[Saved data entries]
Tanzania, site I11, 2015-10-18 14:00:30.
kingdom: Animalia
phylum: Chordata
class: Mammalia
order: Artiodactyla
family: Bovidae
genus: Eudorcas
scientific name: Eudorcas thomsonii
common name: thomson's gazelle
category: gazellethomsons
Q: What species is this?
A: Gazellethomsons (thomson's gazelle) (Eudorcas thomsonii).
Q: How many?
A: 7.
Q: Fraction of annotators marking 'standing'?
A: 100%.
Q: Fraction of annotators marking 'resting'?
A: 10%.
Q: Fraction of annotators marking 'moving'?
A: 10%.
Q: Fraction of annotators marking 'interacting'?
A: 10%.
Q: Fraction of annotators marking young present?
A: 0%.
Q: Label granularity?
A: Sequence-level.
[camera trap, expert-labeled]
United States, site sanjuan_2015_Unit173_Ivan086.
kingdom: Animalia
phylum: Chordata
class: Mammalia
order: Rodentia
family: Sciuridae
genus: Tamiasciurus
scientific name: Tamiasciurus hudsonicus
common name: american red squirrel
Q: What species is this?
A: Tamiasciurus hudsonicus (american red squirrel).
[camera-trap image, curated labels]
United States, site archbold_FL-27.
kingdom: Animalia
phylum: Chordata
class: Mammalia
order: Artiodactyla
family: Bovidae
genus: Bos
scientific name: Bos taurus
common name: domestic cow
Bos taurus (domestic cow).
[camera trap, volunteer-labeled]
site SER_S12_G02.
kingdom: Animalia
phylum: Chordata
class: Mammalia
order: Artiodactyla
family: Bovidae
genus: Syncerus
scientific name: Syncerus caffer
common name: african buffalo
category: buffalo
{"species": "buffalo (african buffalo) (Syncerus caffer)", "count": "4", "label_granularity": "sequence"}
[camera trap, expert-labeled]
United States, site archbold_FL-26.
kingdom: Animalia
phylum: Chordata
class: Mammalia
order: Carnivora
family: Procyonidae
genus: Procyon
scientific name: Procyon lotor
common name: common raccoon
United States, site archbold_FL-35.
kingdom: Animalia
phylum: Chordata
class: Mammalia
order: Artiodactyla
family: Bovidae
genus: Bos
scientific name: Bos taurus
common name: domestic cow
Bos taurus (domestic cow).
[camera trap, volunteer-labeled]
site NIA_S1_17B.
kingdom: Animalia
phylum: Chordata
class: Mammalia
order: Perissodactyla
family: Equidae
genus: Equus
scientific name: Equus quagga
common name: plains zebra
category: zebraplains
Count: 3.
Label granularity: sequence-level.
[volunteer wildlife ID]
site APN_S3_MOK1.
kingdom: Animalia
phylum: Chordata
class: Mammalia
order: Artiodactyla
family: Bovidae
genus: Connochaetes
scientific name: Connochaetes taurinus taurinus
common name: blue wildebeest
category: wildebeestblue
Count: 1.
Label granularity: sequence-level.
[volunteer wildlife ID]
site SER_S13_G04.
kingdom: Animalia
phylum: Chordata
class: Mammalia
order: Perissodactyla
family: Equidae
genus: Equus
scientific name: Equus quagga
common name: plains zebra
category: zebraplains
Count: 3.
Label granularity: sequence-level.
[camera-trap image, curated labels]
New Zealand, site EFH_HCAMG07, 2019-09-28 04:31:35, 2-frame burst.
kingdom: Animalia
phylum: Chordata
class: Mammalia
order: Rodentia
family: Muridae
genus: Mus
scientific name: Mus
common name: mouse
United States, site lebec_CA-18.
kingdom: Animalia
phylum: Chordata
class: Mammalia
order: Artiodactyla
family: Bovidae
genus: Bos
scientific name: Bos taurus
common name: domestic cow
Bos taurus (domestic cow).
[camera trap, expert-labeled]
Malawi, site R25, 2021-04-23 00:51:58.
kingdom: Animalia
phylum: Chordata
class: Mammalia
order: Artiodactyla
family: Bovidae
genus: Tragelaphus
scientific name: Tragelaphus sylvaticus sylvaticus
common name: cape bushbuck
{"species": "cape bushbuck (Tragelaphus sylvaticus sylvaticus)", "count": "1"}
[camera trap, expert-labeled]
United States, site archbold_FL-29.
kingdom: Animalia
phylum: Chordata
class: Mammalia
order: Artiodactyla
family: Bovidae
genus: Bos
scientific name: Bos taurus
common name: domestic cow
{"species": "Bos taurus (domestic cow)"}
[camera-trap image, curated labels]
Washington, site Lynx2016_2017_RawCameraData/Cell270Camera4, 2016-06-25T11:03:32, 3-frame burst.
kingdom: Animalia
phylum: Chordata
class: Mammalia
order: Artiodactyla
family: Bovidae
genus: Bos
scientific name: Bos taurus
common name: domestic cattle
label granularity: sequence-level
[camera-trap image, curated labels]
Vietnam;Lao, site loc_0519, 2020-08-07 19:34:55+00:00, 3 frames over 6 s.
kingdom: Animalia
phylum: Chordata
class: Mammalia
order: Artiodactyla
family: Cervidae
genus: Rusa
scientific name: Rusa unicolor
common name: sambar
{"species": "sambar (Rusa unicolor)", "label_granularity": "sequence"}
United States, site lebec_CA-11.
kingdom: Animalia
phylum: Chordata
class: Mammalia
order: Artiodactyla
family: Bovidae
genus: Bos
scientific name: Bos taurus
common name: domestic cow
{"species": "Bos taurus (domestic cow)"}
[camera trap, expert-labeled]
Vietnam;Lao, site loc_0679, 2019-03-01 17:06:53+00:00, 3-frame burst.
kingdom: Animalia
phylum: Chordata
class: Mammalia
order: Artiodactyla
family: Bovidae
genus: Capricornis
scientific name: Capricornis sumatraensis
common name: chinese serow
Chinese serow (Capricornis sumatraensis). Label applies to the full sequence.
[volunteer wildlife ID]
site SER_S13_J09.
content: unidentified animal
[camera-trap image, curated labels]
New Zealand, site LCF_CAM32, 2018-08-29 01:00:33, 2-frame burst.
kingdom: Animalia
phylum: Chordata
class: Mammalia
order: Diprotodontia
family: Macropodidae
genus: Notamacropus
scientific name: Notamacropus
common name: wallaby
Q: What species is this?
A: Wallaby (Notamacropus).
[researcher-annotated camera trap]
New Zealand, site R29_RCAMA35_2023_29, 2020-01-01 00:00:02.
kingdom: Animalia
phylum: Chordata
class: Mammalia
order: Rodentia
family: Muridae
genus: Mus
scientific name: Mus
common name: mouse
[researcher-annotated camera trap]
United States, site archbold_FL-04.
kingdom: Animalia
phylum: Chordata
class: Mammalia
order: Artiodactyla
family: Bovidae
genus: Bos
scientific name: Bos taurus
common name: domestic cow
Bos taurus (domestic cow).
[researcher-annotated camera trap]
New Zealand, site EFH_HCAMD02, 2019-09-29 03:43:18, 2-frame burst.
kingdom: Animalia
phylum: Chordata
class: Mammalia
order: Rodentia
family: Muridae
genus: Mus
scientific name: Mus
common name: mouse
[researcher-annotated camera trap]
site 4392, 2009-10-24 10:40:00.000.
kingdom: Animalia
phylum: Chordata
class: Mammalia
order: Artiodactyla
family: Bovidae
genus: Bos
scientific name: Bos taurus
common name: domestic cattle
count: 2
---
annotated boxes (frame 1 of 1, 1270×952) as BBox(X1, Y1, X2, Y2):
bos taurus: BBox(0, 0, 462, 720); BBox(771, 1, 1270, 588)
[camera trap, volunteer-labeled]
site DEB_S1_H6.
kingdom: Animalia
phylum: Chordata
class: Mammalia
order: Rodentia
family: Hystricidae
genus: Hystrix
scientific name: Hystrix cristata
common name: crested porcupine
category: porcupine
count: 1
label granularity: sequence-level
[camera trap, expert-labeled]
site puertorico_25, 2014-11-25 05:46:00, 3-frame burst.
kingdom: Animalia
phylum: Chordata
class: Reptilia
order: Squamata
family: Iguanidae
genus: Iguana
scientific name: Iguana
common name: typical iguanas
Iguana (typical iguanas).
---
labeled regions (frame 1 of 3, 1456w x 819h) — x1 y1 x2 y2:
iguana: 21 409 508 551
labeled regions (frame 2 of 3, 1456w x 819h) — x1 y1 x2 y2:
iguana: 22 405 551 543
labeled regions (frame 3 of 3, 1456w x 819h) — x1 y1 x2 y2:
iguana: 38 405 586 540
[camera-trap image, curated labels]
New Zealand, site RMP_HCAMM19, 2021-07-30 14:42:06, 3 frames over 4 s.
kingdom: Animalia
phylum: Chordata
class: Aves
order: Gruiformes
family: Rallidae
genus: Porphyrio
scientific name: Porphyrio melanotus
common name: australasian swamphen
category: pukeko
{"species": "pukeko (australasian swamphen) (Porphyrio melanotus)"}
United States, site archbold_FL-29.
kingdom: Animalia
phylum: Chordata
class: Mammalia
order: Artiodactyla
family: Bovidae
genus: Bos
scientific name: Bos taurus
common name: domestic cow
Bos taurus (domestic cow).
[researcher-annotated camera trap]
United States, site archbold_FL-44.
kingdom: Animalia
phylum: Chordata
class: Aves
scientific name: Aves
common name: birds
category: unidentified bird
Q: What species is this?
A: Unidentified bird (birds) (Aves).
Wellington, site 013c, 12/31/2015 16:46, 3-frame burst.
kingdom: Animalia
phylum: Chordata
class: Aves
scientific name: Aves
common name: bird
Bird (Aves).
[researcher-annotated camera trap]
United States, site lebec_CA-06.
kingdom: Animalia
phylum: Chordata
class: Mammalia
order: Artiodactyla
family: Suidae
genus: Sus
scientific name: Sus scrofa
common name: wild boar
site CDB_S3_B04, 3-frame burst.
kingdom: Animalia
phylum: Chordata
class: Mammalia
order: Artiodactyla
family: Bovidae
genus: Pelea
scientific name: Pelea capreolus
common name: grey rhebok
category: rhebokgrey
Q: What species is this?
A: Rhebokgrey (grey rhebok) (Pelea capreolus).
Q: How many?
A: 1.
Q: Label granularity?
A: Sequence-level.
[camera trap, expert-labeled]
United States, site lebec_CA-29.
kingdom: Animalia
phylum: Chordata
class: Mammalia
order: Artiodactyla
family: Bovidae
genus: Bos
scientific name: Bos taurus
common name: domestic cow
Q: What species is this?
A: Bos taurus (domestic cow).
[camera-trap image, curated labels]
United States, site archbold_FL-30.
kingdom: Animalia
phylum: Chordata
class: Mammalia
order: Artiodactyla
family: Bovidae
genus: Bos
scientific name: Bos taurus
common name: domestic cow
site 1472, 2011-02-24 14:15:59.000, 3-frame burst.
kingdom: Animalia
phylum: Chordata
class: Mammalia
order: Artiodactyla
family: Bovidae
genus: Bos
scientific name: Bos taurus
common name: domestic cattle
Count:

# ASSIGNMENT
Would you show every line in the data above that contains the string "burst"?

# RESPONSE
New Zealand, site EFH_HCAMG07, 2019-09-28 04:31:35, 2-frame burst.
Washington, site Lynx2016_2017_RawCameraData/Cell270Camera4, 2016-06-25T11:03:32, 3-frame burst.
Vietnam;Lao, site loc_0679, 2019-03-01 17:06:53+00:00, 3-frame burst.
New Zealand, site LCF_CAM32, 2018-08-29 01:00:33, 2-frame burst.
New Zealand, site EFH_HCAMD02, 2019-09-29 03:43:18, 2-frame burst.
site puertorico_25, 2014-11-25 05:46:00, 3-frame burst.
Wellington, site 013c, 12/31/2015 16:46, 3-frame burst.
site CDB_S3_B04, 3-frame burst.
site 1472, 2011-02-24 14:15:59.000, 3-frame burst.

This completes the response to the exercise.